Em meio a uma grade de programação que olha para o contemporâneo e, consequentemente, para aquilo que convencionamos chamar de ‘novo circo’, a estreia de ‘Charivari Brasileiro’ vem dar testemunho de um repertório tradicional – ainda que subvertido em sua forma de apresentação. No espetáculo, dirigido por Rodrigo Matheus, apresenta-se uma seleta de números defendidos por integrantes de escolas de circo ao redor do País. Charivari quer dizer desordem, balbúrdia. Dentro do contexto circense, esse é o modo de se denominar o momento final dos espetáculos, aquele em que todos os artistas entram no palco, oferecem uma curta amostra de suas habilidades e saúdam o público.
Na montagem em questão, o título dá conta do caráter de celebração e do formato escolhido. Celebração, aliás, pode ser tomada como palavra-chave para entendermos aquilo que vai à cena. Fundador e diretor do Circo Mínimo, Matheus é também militante dessa linguagem artística, sempre envolvido nas ações que visam à sua afirmação e ao desenvolvimento do setor. Durante cinco anos, esteve ligado à Central do Circo, projeto que, de certa maneira, como nos esclarece o texto do programa do festival, ensejou a criação deste ‘Charivari Brasileiro’. Após uma breve apresentação coletiva, com a reunião de todos os integrantes, o espetáculo cumpre dar uma amostra do trabalho feito em sete escolas: Escola Circo de Diadema, Escola Circo de Londrina, Escola Nacional de Circo do Rio de Janeiro, Escola Pernambucana de Circo, Galpão do Circo, Picadeiro Circo Escola e SP Escola de Teatro, que vem trazer malabares, trapézio, palhaços, perna de pau e acrobacias.
Se o espetáculo emula a estrutura dos circos de lona, com sua sucessão de números, não seria justo alimentar a expectativa por uma dramaturgia que oferecesse norte ao que é encenado. Ainda que carregue a assinatura do Circo Mínimo, reconhecido pela forma como conjuga o circo e o teatro, trata-se, sobretudo, de um espetáculo de variedades, em que cada quadro preserva sua independência e pertinência. Nesse contexto, o desejo de ver um corpo único no palco foge às prerrogativas do próprio gênero. Porém, a inexistência de quaisquer pontos de contato entre o que foi selecionado e a falta de preocupação com a maneira de enfeixar os números emprestam à montagem um ar de ‘vitrine’. Elementos como a trilha sonora ou o figurino, se tivessem entrado no rol de preocupações da direção, poderiam oferecer certa unidade – ou, ao menos, um fluxo que soasse mais natural aos olhos da plateia.

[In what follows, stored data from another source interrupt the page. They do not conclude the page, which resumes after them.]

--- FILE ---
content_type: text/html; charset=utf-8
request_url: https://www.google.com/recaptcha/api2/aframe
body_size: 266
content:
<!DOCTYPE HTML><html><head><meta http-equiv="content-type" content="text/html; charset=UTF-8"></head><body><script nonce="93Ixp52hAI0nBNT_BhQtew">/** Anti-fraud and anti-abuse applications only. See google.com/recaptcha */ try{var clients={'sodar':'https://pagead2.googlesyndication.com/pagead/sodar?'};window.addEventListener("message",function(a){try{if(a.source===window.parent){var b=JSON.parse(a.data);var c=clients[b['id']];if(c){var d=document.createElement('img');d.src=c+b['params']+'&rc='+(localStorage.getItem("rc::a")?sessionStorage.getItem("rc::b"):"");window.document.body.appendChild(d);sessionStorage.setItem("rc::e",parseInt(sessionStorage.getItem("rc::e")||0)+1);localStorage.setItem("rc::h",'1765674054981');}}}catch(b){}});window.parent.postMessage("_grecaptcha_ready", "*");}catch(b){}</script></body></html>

Na apresentação com pernas de pau, a dupla oriunda do Recife surge ao som de canções do ‘Grande Circo Místico’, disco de Edu Lobo e Chico Buarque. Já no número cômico da SP Escola de Teatro, com uma espécie de clown malabarista, um acordeom evoca a chanson française. Difícil encontrar qualquer ponto de contato entre esse universo e o das melodias do universo pop mais desgastado que transpassam as outras criações. Dentre as modalidades aéreas, pode-se mesmo observar que os números com tecido e o de uma lira dupla encaminham-se para uma estética de show de variedades televisivo ou de cabaré.
Tudo isso para dizer que é difícil também lançar um olhar uno ao que se descortina desigual. Se, no caso da lira, as moças de Diadema exibem técnica e controle, o mesmo não se poderia dizer da dupla com a perna de pau – que compensa o que lhe falta em domínio com carisma e bom jogo com a plateia. A figura ingênua do palhaço, com suas quedas e confusões, também vai por essa trilha, conseguindo comunicar-se muito bem com o público, seja adulto, seja infantil. O caráter de vitrine traz inevitáveis fragilidades. Mas pode cumprir um papel significativo. A proposta de olhar para o que está em gestação nas instituições de ensino Brasil, especialmente se o apresentado for colocado em fricção com o restante do festival (um conjunto de criações de outros dez países), ajuda a descortinar potencialidades, gargalos, e, sobretudo, a necessidade de uma política que ampare e impulsione o setor.
Maria Eugênia de Menezes é jornalista e crítica de teatro do Caderno 2, do jornal O Estado de S.Paulo e do site Teatrojornal – Leituras de cena. Formou-se em jornalismo pela USP, com especialização em Teoria Literária e Literatura Comparada. Trabalhou no Centro Cultural São Paulo e na Secretaria Municipal de Cultura de São Paulo. Atuou na Folha de S.Paulo, entre 2007 e 2010, escrevendo sobre artes cênicas. Participou de livros e atuou como curadora de programas, entre eles o Circuito Cultural Paulista e o Circuito São Paulo de Cultura. Foi membro do júri de premiações como Prêmio Bravo!